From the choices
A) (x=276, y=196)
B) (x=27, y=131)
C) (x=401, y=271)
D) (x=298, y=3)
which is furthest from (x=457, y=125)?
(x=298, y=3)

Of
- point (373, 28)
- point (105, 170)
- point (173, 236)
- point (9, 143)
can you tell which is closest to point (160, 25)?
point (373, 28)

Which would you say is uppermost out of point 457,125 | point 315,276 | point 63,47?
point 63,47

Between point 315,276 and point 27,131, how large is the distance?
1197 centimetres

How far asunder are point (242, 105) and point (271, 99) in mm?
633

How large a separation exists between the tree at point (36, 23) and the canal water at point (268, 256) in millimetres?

Task
Format every line of the data above as a JSON list of strings, one string per line, leaving out blank lines.

Expected answer
[
  "From the choices",
  "A) (x=276, y=196)",
  "B) (x=27, y=131)",
  "C) (x=401, y=271)",
  "D) (x=298, y=3)",
  "which is furthest from (x=457, y=125)?",
  "(x=298, y=3)",
  "Of",
  "- point (373, 28)",
  "- point (105, 170)",
  "- point (173, 236)",
  "- point (9, 143)",
  "can you tell which is closest to point (160, 25)?",
  "point (373, 28)",
  "Which would you say is uppermost out of point 457,125 | point 315,276 | point 63,47?",
  "point 63,47",
  "Between point 315,276 and point 27,131, how large is the distance?",
  "1197 centimetres",
  "How far asunder are point (242, 105) and point (271, 99) in mm?",
  "633",
  "How large a separation exists between the tree at point (36, 23) and the canal water at point (268, 256) in millimetres?"
]